Published Wednesday, March 09, 2011 -

The Gambling Licensing Review Panel, chaired by Ron Merkel Queen’s Counsel, has found that Intralot Australia was “unequally” treated during the process that resulted in the awarding of a Victoria’s Category 2 Lotteries License.

During the bidding process for Victoria’s public lottery licenses both public lottery licences had been prohibited by law from entering into exclusive arrangements for the distribution of lottery products but Tattersall’s Dedicated Area sought to amend that situation. A panel reviewing the state’s lottery licences discovered the Greek giant Intralot should have been advised of the former government’s willingness to negotiate on conditions relating to dedicated areas, a report put forward said it in fact found the unequal treatment not intentional.
In 2007 Intralot Australia was granted a 10 year licence by the Victorian Government to operate a variety of lottery games and instant tickets. Intralot Australia was also awarded a contract by Western Australia's Lotterywest to provide IT and systems support for Lotterywest's entire operations.
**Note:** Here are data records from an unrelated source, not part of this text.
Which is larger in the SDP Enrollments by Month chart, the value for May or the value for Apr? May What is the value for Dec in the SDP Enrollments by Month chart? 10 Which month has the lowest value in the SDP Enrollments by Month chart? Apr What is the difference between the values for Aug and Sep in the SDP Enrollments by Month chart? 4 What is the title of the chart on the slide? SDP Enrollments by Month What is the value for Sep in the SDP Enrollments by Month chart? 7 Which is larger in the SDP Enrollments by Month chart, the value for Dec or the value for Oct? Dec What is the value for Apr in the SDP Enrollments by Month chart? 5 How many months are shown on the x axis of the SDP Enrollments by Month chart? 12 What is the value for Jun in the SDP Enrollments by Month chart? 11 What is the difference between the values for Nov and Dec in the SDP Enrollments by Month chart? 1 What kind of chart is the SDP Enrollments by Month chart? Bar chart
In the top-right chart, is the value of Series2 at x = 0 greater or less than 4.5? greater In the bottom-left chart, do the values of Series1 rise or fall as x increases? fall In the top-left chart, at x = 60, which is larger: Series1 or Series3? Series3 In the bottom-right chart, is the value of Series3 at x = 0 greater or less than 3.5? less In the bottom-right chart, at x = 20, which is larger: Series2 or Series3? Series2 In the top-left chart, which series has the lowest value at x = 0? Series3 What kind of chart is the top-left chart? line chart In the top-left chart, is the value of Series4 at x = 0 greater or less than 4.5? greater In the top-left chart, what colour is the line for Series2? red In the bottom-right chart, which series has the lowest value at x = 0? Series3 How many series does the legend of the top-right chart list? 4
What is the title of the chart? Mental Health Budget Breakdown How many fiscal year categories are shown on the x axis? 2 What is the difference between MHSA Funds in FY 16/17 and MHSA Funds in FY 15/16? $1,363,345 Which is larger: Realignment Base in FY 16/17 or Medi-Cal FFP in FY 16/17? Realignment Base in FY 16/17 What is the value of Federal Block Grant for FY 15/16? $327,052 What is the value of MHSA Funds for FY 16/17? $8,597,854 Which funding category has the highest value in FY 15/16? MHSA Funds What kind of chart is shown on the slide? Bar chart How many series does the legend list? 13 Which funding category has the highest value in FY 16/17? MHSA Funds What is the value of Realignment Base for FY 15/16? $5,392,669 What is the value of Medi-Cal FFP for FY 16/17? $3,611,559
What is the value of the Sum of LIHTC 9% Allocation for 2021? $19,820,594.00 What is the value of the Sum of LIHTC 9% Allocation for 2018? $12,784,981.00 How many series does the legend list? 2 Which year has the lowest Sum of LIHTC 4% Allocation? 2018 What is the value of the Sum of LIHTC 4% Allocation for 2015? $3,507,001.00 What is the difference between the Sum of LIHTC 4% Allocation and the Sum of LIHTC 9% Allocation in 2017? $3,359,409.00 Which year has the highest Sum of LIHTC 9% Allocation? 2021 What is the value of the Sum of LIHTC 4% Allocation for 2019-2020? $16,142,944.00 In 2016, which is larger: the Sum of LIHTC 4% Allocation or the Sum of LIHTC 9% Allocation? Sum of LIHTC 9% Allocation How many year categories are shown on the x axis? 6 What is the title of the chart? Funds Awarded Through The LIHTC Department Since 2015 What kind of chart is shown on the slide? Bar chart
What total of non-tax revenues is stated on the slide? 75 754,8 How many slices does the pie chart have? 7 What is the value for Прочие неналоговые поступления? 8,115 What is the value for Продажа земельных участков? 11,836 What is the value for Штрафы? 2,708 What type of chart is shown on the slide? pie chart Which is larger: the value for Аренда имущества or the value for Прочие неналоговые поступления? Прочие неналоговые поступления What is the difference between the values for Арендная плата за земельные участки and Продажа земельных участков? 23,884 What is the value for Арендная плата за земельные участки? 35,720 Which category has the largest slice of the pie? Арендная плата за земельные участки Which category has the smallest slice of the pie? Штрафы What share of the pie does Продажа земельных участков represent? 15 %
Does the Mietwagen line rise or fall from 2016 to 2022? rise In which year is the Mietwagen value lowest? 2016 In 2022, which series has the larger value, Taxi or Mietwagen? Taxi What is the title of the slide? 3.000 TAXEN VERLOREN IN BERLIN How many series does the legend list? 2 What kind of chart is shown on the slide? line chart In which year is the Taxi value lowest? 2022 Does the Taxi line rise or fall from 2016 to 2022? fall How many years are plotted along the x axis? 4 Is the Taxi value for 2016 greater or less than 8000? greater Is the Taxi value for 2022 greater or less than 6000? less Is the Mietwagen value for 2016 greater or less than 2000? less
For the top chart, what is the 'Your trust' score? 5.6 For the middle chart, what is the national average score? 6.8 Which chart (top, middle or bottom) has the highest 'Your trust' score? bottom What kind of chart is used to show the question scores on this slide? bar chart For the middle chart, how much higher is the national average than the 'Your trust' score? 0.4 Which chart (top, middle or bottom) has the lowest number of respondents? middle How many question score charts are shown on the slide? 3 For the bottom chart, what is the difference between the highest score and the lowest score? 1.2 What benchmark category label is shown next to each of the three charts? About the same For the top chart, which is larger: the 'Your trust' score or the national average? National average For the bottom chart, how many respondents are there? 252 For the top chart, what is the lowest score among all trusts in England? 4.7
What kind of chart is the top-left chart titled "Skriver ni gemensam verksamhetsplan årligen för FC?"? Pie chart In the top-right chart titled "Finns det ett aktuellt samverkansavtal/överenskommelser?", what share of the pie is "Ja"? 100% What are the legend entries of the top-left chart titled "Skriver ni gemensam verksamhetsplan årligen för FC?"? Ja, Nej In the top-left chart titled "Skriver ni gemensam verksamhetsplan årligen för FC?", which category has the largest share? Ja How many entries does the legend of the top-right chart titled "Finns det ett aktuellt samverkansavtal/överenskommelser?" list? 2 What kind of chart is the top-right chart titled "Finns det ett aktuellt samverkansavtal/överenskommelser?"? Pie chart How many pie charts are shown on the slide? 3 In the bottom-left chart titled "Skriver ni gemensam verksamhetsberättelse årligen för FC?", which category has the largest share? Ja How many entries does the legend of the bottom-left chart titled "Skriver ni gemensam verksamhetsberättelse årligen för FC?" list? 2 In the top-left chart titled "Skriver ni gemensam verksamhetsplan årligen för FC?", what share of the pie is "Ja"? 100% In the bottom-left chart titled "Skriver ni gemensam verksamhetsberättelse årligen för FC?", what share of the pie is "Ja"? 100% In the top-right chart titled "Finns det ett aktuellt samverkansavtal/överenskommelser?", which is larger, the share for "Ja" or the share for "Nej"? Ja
Intralot Australia is a wholly owned subsidiary of INTRALOT S.A. Integrated Lottery Systems and Services, a company which operates in over 50 countries across five continents.
Intralot Australia’s Acting Chief Executive Officer, Leo Watling commented, “Mr Merkel’s findings are an important acknowledgement of the damage that has been caused by the previous Government’s flawed licensing process. While Tattersall’s was given preferential treatment with their license Intralot has suffered and continues to suffer great reputational and financial damage because of this error.”

The Gambling Licensing Review Panel commented that the Victorian government has said that it will consult with lottery licensees and agents before responding to the report’s findings.
Watling  continued, “We have been trading with our hands tied behind our back from day one. We trust that the Minister for Gaming, Michael O’Brien, who recognised this issue some time ago, can accelerate a solution as quickly as possible.”